=== Exercise prompt ===
Here is a listing; restate all of it exactly.

=== Records provided ===

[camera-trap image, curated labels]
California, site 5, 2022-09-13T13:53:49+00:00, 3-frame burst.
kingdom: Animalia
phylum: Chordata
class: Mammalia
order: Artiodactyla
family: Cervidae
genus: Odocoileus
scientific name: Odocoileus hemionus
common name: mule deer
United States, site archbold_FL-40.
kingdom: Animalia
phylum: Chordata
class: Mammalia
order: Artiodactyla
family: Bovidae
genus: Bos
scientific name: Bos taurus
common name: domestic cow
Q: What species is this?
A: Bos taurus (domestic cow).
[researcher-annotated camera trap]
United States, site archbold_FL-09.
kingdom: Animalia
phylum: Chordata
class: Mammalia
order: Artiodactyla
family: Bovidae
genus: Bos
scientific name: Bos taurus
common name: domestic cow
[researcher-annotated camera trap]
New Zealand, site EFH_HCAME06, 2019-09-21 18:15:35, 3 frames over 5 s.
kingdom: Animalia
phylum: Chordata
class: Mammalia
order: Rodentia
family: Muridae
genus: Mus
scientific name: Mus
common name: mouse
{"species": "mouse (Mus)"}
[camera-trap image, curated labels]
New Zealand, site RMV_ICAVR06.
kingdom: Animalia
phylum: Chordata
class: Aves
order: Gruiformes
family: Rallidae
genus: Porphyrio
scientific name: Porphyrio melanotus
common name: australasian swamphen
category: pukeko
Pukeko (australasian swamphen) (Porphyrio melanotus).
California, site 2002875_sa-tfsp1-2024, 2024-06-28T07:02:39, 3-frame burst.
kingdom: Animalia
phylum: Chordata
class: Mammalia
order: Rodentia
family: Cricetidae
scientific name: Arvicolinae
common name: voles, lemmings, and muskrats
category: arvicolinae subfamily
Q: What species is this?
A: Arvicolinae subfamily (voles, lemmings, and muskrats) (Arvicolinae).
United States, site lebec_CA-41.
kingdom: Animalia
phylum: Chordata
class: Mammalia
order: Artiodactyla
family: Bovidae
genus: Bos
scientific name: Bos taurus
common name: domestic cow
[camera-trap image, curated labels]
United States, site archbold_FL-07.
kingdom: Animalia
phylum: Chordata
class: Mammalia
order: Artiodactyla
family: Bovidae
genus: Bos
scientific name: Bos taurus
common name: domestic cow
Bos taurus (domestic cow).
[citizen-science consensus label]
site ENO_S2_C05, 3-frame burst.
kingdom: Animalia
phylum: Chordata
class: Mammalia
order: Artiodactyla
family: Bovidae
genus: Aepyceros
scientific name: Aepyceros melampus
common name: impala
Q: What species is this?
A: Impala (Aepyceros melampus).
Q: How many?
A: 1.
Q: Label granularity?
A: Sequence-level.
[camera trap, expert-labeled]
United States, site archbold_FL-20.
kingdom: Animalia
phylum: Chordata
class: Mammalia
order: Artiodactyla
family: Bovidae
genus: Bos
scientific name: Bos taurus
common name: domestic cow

=== Result for this task ===
[camera-trap image, curated labels]
California, site 5, 2022-09-13T13:53:49+00:00, 3-frame burst.
kingdom: Animalia
phylum: Chordata
class: Mammalia
order: Artiodactyla
family: Cervidae
genus: Odocoileus
scientific name: Odocoileus hemionus
common name: mule deer
United States, site archbold_FL-40.
kingdom: Animalia
phylum: Chordata
class: Mammalia
order: Artiodactyla
family: Bovidae
genus: Bos
scientific name: Bos taurus
common name: domestic cow
Q: What species is this?
A: Bos taurus (domestic cow).
[researcher-annotated camera trap]
United States, site archbold_FL-09.
kingdom: Animalia
phylum: Chordata
class: Mammalia
order: Artiodactyla
family: Bovidae
genus: Bos
scientific name: Bos taurus
common name: domestic cow
[researcher-annotated camera trap]
New Zealand, site EFH_HCAME06, 2019-09-21 18:15:35, 3 frames over 5 s.
kingdom: Animalia
phylum: Chordata
class: Mammalia
order: Rodentia
family: Muridae
genus: Mus
scientific name: Mus
common name: mouse
{"species": "mouse (Mus)"}
[camera-trap image, curated labels]
New Zealand, site RMV_ICAVR06.
kingdom: Animalia
phylum: Chordata
class: Aves
order: Gruiformes
family: Rallidae
genus: Porphyrio
scientific name: Porphyrio melanotus
common name: australasian swamphen
category: pukeko
Pukeko (australasian swamphen) (Porphyrio melanotus).
California, site 2002875_sa-tfsp1-2024, 2024-06-28T07:02:39, 3-frame burst.
kingdom: Animalia
phylum: Chordata
class: Mammalia
order: Rodentia
family: Cricetidae
scientific name: Arvicolinae
common name: voles, lemmings, and muskrats
category: arvicolinae subfamily
Q: What species is this?
A: Arvicolinae subfamily (voles, lemmings, and muskrats) (Arvicolinae).
United States, site lebec_CA-41.
kingdom: Animalia
phylum: Chordata
class: Mammalia
order: Artiodactyla
family: Bovidae
genus: Bos
scientific name: Bos taurus
common name: domestic cow
[camera-trap image, curated labels]
United States, site archbold_FL-07.
kingdom: Animalia
phylum: Chordata
class: Mammalia
order: Artiodactyla
family: Bovidae
genus: Bos
scientific name: Bos taurus
common name: domestic cow
Bos taurus (domestic cow).
[citizen-science consensus label]
site ENO_S2_C05, 3-frame burst.
kingdom: Animalia
phylum: Chordata
class: Mammalia
order: Artiodactyla
family: Bovidae
genus: Aepyceros
scientific name: Aepyceros melampus
common name: impala
Q: What species is this?
A: Impala (Aepyceros melampus).
Q: How many?
A: 1.
Q: Label granularity?
A: Sequence-level.
[camera trap, expert-labeled]
United States, site archbold_FL-20.
kingdom: Animalia
phylum: Chordata
class: Mammalia
order: Artiodactyla
family: Bovidae
genus: Bos
scientific name: Bos taurus
common name: domestic cow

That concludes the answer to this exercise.